# Culpepper Outdoors first 3D shoot of the year!



## crawdad24 (Jan 18, 2012)

Its time to get ready for Florida and this will be a great way to do it. 


CULPEPPER OUTDOORS 3-D ARCHERY SHOOT 

JANUARY 28, 2012
9:00 a.m. – 4:00 p.m.

20 TARGET MCKENZIE COURSE

AWARDS FOR 1ST TO 3RD PLACE IN ALL CLASSES

TRADITIONAL ASA SCORING APPLIES

CLASSES ARE AS FOLLOWS: MENS OPEN, WOMENS OPEN, MENS HUNTER, WOMENS HUNTER, TRADITIONAL, YOUTH COMPOUND, KIDS COMPOUND.

SHOOTING FEES: 
ADULTS  - $20.00 16 – UP
YOUTH - $15.00 12 – 15
KIDS – FREE - 12 AND UNDER



* LOCATION ANSLEY RD. DEARING, GA. (OFF AUGUSTA HWY, 78).  FOLLOW THE SIGNS.  IF YOU HAVE ANY QUESTIONS CONTACT CASEY CRAWLEY AT 706-863-7109 OR 706-829-0288.


----------



## Vance Henry (Jan 21, 2012)

what's up big daddy?


----------



## clemsongrad (Jan 21, 2012)

who's the fat bald guy with the pen raised deer?????


----------



## clemsongrad (Jan 21, 2012)

pm m with any questions...   Casey is probably at the gym in the spin class!!!!


----------



## Vance Henry (Jan 21, 2012)

The only question I had for Casey is how Mr.
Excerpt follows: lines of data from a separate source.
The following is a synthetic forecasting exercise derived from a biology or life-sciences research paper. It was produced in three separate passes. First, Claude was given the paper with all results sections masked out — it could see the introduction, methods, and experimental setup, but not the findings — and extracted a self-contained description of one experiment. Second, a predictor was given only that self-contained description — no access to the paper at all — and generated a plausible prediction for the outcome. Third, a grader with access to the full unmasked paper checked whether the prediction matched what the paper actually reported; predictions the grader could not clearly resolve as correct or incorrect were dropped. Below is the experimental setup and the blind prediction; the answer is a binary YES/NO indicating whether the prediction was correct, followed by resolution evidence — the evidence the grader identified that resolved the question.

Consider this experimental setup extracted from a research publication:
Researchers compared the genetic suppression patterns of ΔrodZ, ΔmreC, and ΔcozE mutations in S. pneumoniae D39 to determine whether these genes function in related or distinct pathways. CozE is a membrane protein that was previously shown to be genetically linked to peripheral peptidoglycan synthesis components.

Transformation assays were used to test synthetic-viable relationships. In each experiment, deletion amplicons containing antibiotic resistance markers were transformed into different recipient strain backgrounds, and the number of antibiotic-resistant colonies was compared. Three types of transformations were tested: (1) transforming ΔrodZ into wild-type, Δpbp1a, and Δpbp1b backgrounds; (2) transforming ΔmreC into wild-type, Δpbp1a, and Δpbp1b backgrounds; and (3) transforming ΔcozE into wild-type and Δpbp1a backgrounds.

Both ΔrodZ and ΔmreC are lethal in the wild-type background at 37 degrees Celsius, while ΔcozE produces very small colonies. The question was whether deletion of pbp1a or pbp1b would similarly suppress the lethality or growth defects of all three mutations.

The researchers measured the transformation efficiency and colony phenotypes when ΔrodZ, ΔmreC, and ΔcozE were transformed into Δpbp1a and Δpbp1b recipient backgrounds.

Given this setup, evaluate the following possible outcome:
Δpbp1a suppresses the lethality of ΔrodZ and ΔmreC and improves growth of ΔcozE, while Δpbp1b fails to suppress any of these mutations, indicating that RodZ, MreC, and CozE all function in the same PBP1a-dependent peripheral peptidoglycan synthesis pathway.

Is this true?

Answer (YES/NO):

Stone could have so many sponsors when the only animals he's taken with his bow come shipped in a box?

Love you buddy.


----------



## dgmeadows (Jan 24, 2012)

ThomsonBowhunter said:


> The only question I had for Casey is how Mr. Stone could have so many sponsors when the only animals he's taken with his bow come shipped in a box?



That's because he actually shoots his bow outside of his back yard....  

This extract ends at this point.